In scenario two, Goldman Sachs assumes annual Reality Labs spending cut by high single-digit to low double-digit percentages, with 10% of the savings reinvested into the business. Under this scenario, the potential boost to GAAP EPS from 2026 to 2028 is in the low to mid single-digit percentage range, with moderate flexibility but clear direction.

Goldman Sachs' judgment is: Meta is essentially lowering the priority of traditional VR within Reality Labs to free more resources toward AI integration and augmented reality (AR) directions.

Foundation model delay: the timeline has always been within expectations

The New York Times reported that the public release time of Meta's superintelligence lab's latest foundation model may be delayed.

Goldman Sachs responded that this timing has never exceeded its expectations. Considering the superintelligence lab was established in mid-2025 and has been around less than a year, compared to Google DeepMind, OpenAI, Anthropic, and other leading model institutions that have long experience, Meta needs at least 9 to 12 months to exhibit initial results in the public domain.

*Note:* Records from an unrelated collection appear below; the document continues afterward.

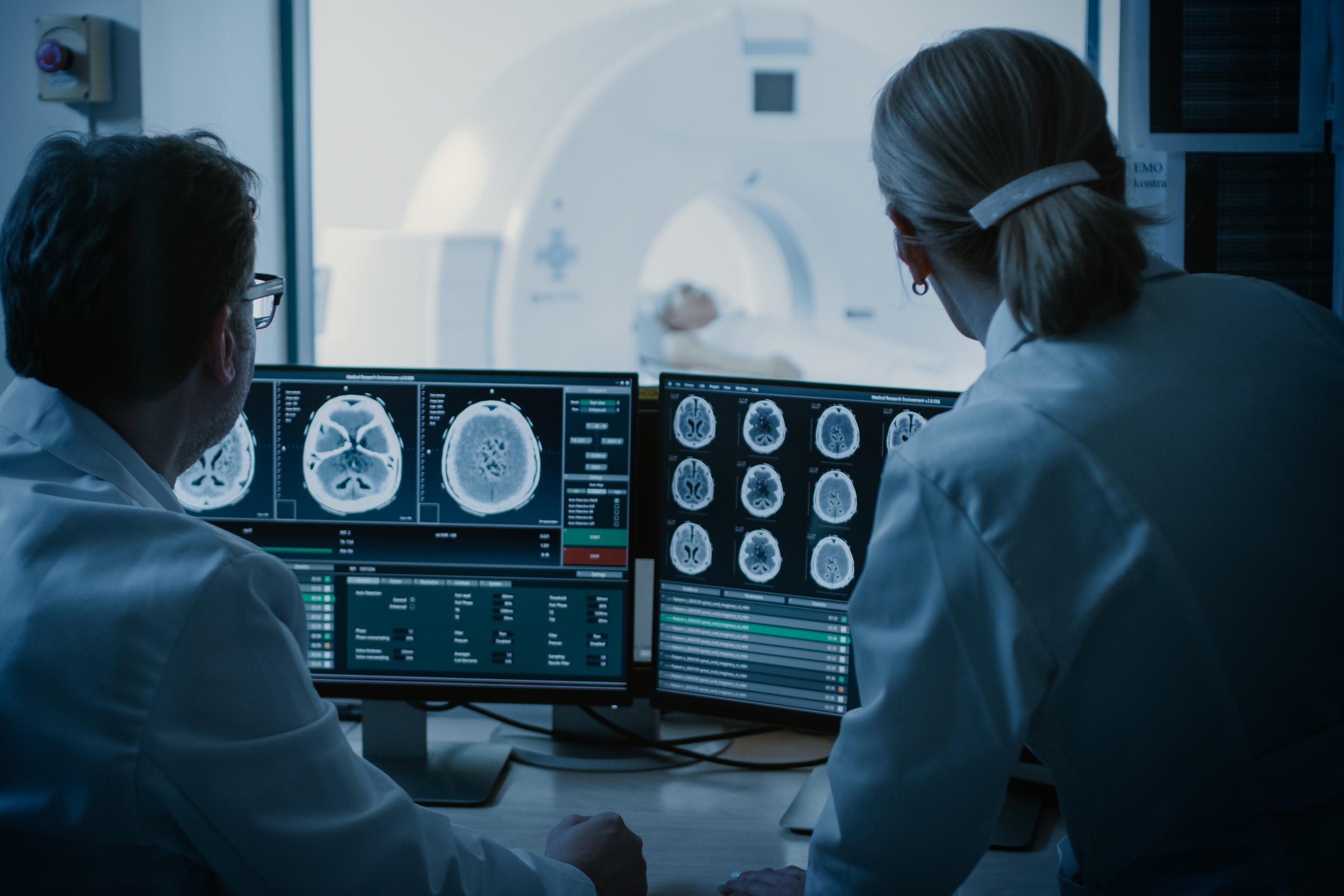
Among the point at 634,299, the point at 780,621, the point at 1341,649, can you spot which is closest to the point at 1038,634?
the point at 1341,649

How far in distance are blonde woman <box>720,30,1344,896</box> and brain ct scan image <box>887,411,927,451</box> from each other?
1.38ft

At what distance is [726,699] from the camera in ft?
4.42

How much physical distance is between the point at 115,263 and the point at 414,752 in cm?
79

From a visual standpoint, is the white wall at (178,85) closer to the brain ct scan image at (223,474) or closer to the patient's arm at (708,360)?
the brain ct scan image at (223,474)

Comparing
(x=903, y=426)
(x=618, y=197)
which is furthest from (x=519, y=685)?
(x=618, y=197)

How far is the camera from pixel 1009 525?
29.8 inches

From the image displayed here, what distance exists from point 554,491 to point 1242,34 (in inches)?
48.2

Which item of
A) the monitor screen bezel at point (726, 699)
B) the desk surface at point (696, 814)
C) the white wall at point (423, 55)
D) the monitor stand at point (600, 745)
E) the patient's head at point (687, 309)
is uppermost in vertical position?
the white wall at point (423, 55)

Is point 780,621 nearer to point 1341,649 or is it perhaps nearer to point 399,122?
point 1341,649

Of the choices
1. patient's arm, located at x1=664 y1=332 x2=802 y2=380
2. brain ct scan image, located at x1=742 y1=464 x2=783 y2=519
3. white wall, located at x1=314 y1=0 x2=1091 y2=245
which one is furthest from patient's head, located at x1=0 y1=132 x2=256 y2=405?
patient's arm, located at x1=664 y1=332 x2=802 y2=380

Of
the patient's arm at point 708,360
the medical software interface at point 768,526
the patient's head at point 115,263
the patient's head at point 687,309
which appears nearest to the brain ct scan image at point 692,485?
the medical software interface at point 768,526

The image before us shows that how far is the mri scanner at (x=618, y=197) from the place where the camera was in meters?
3.40

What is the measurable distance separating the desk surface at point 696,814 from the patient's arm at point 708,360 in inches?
98.3

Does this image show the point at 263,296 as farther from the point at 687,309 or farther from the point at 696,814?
the point at 687,309
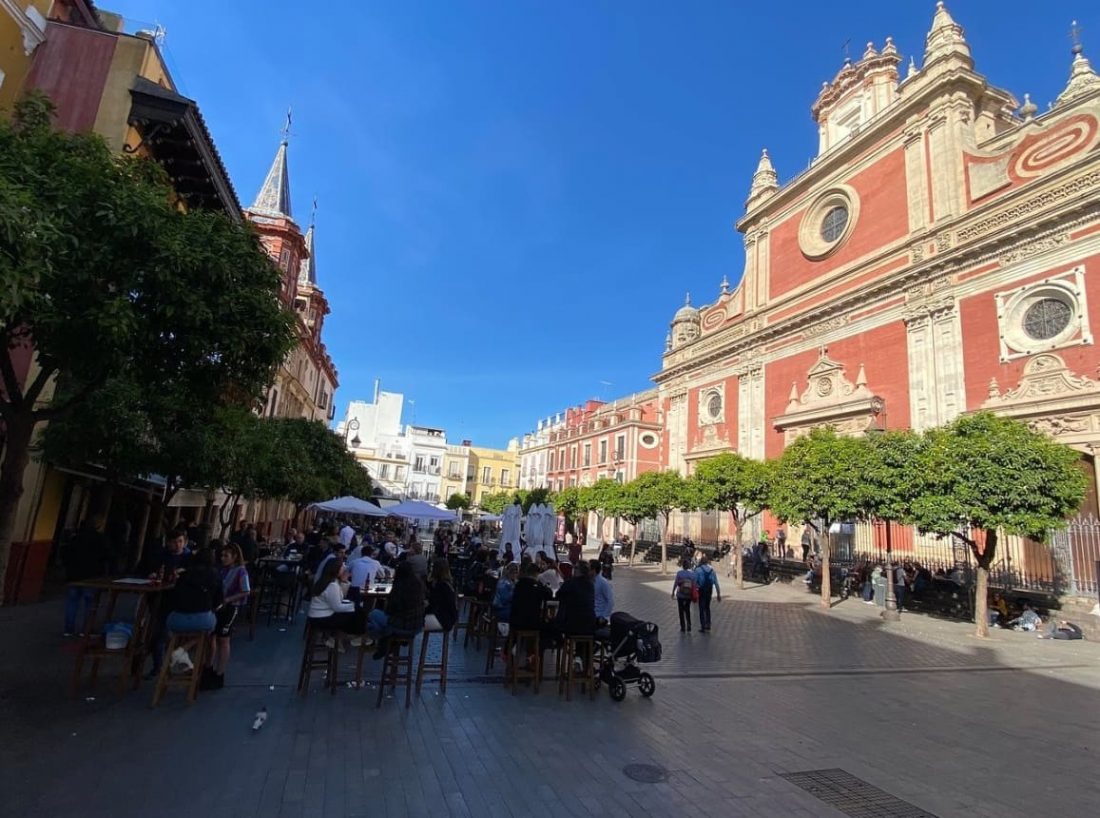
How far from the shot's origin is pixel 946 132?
23766mm

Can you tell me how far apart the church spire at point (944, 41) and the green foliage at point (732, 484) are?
1839 cm

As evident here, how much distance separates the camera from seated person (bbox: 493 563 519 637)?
878 centimetres

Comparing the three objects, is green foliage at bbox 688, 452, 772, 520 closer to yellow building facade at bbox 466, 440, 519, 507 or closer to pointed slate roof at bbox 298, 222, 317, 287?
pointed slate roof at bbox 298, 222, 317, 287

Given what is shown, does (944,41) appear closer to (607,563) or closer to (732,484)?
(732,484)

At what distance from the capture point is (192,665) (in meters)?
6.05

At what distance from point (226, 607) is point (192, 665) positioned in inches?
30.2

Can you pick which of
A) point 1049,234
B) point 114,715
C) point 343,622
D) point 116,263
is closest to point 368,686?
point 343,622

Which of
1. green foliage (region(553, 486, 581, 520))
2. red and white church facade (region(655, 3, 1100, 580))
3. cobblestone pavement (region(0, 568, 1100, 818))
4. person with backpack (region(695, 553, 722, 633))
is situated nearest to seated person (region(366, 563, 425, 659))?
cobblestone pavement (region(0, 568, 1100, 818))

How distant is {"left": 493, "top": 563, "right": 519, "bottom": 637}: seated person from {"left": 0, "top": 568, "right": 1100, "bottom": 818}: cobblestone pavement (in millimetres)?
716

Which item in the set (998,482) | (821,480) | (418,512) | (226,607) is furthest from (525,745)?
(821,480)

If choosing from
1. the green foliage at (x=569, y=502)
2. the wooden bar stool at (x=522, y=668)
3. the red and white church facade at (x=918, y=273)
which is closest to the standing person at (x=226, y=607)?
the wooden bar stool at (x=522, y=668)

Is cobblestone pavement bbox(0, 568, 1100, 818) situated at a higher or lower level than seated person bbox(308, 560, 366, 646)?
lower

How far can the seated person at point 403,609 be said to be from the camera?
6664mm

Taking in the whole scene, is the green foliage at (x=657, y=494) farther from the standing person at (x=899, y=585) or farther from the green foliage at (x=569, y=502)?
the standing person at (x=899, y=585)
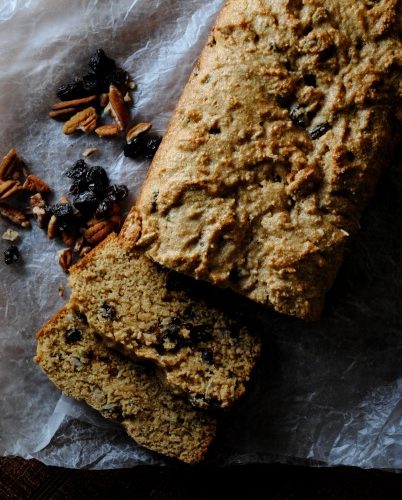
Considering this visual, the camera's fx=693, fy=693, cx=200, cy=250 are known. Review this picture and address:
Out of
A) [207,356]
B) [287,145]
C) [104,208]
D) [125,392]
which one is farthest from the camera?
[104,208]

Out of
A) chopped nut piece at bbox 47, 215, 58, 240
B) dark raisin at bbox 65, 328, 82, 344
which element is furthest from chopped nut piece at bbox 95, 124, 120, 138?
dark raisin at bbox 65, 328, 82, 344

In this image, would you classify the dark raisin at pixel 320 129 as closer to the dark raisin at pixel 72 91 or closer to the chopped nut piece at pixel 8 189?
the dark raisin at pixel 72 91

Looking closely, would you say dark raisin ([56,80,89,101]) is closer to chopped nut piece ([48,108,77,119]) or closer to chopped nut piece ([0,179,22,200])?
chopped nut piece ([48,108,77,119])

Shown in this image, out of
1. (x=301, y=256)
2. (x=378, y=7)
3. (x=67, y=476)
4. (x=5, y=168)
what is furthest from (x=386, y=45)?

Goldman Sachs restates its anchor of Meta management’s public statements: the window for foundational model releases and AI strategic pillars (computing power layout, agent products, etc.) will mainly be in the second half of 2026 to 2027, and the first batch of models is only a starting point, to be iterated and evolved over multiple years.

The bank believes that judging Meta's superintelligence lab's progress pace by OpenAI and Anthropic expectations, given Meta's lab founding timeline, is itself a baseline bias.

Three scenario calculations: unlocking different paths of EPS flexibility

Goldman Sachs established three "blue sky scenarios" in the report to quantify the potential impact of different cost optimization paths on earnings, and clearly stated that none are baseline forecasts—actual outcomes are subject to multiple variable influences.

Scenario one (adjusting personnel scale and per capita costs) had the most significant boost effect, with potential increase in EPS for 2026 of over 10%, and more than 20% for 2027-2028.

Scenario two (cutting Reality Labs spending) showed limited flexibility, boosting three-year EPS in the low to mid single-digit percentage range.

Scenario three (zero growth in non-D&A operational spending over the next three years) theoretically had the greatest elasticity, potentially bringing a 30% boost to 2026 EPS, and a 40%-50% upside for 2027-2028, but Goldman Sachs identifies it as the least likely scenario—the main constraints including ongoing wage inflation for AI and machine learning roles, and projected staff increases over multiple years.

Goldman Sachs points out that Meta's current cost structure has ample profit flexibility, and any management measures aimed at balancing efficiency and growth investments have the potential to keep pushing EPS forecasts upward for years to come, rather than causing downward pressure.